_WORK REQUEST_: Continue the news article about the Catholic hospital's lease to an NHS GP practice, picking up after its final sentence.

***** DOCUMENT SECTION

Campaigners argue that lease for GP's practice will ensure that abortion referrals continue in spite of top-level interventions to end abuses
BY MARK GREAVES
DOCTORS who are obliged under their NHS contract to prescribe the morning-after pill and refer patients for abortion will be allowed to work on the premises of a Catholic hospital, it was claimed this week.
St John and St Elizabeth hospital in St John's Wood, North London, last month signed the lease for an NHS GP practice to operate on its Brampton House site.
The move jeopardises the efforts of Cardinal Cormac MurphyO'Connor to bring the hospital back in line with Church teachings on human life and sexual morality.
Last March the Cardinal called on the hospital, founded in 1856 and originally run by the Sisters of Mercy, to tighten up its Catholic ethos and revise its code of ethics after receiving a report from Catholic peer Lord Brennan into practices there. But a new code of ethics has failed to materialise.
The hospital's ethics committee was disbanded last summer and a new committee whose members include Auxiliary Bishop George Stack of Westminster, Canon Michael Brockie and Fr John Wilson was set up in its place. None of its decisions has been made public.
St John's Wood Medical Practice, the NHS centre planning to move into Brampton House an El 1 million redevelopment will be bound under the terms of the lease to follow the hospital's code.
But under its contract with the Primary Care Trust the practice will also be forced to refer patients for abortion and provide the morn ing-after pill. If the practice is found not to comply with the hospital's code of ethics it will be given one year's notice to close. If a revised code of ethics has been introduced and the practice fails to comply with this new code, the notice would be extended to two years.
Nicolas Belford, secretary of the Restituta Group, which is campaigning for the hospital to keep its Catholic identity, said the decision to allow an NHS practice to work at Brampton House was made in "direct defiance" of the Cardinal's letter. "Unless action is taken now we will be in the position, by the summer of 2007, where the leading Catholic hospital in Britain will be providing a full abortion referral and family planning service," he said.

**********
***** DATA SECTION

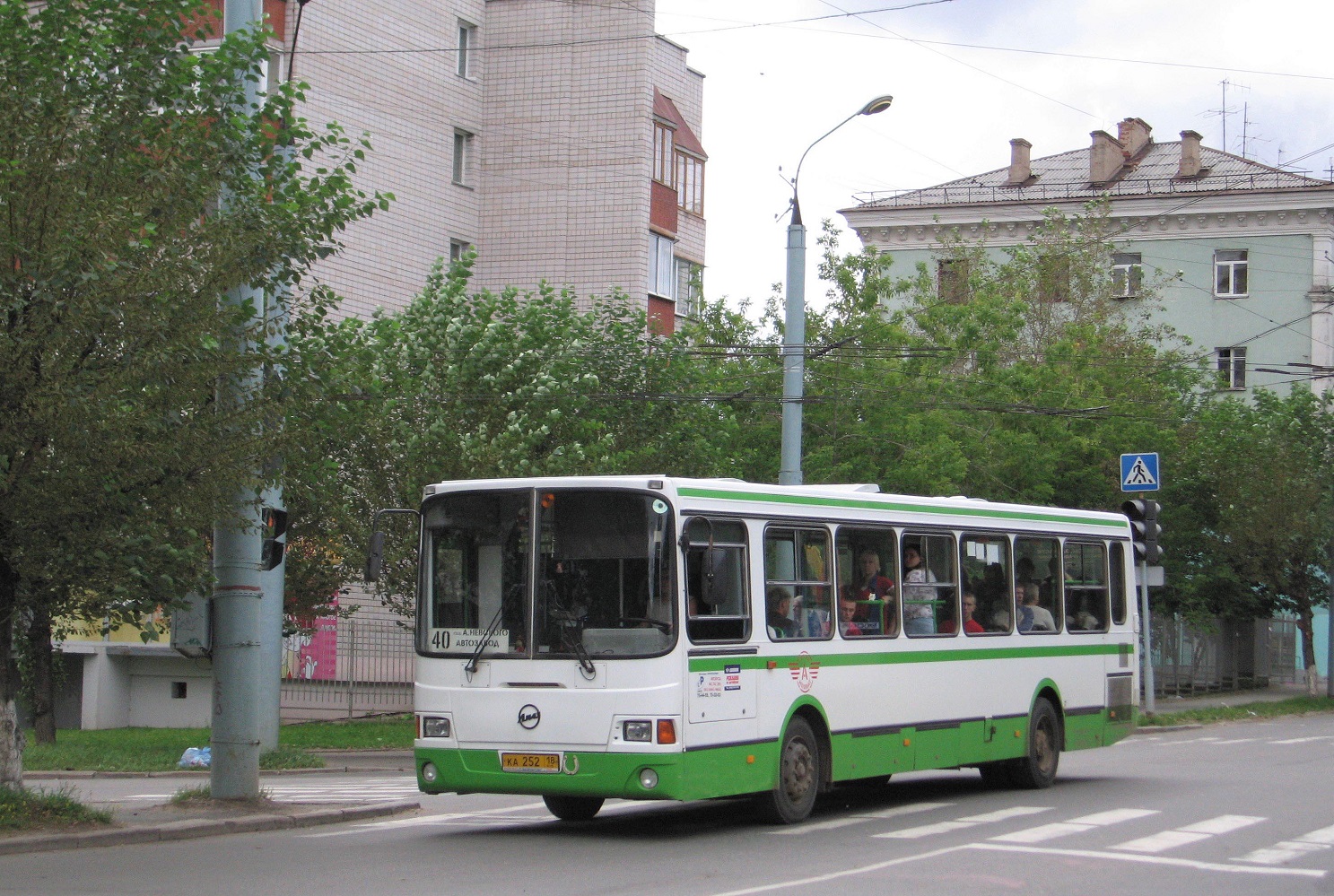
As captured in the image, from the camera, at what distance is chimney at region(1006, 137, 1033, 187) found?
59.2 m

**********

_ANSWER TO THIS PROBLEM_:
Mr Bellord added that he feared that the hospital would abandon its Catholic constitution under the Charities Act 2006, which allows charities to change their ethos according to current "social and economic circumstances".
The maternity unit of St John and St Elizabeth Hospital has become popular among celebrities living in the fashionable area of St John's Wood, Hampstead and Primrose Hill. Celebrities such as Cate Blanchett and Emma Thompson have given birth there.
Cardinal Murphy-O'Connor, a patron of the hospital and a trustee of Brampton House, issued his warning after an inquiry concluded that the hospital was violating the Catholic principles on which it was founded.
The hospital was, it emerged, performing the late stages of sex change operations on women as well as referring patients for abortion.
"A hospital which is Catholic in name and ethos must invest time and energy in its ethical as well as in its clinical governance," the Cardinal said in a letter to the hospital's chairman Lord Bridgeman.
The Cardinal argued that everyone who worked in the hospital must "accept the tensions and conflicts between Catholic moral teaching and contemporary secular medical practice".
He said that, as a Catholic hospital "with a distinct vision of what is truly in the interests of human persons-, it could not offer the range of services that secular society believed was in the patients' best interests. He added that tests for foetal deformities should not be carried out at the hospital if positive results would lead the mother to seek an abortion.
The hospital issued a guarded response to the Cardinal's statement. "We accept Cardinal Cormac Murphy-O'Connor's recommendation," Lord Bridgeman said in his reply. "Any revision of the code will take into account the Cardinal's views in addition to the hospital's existing legal, medical and charitable obligations."
A spokesman for the Westminster archdiocese acknowledged this week that a revised code of ethics was one of the demands the Cardinal made last year. "The ethics committee is currently revising the code and I'm sure that anything that happens in the hospital will be subject to the code that the committee puts in place," he said.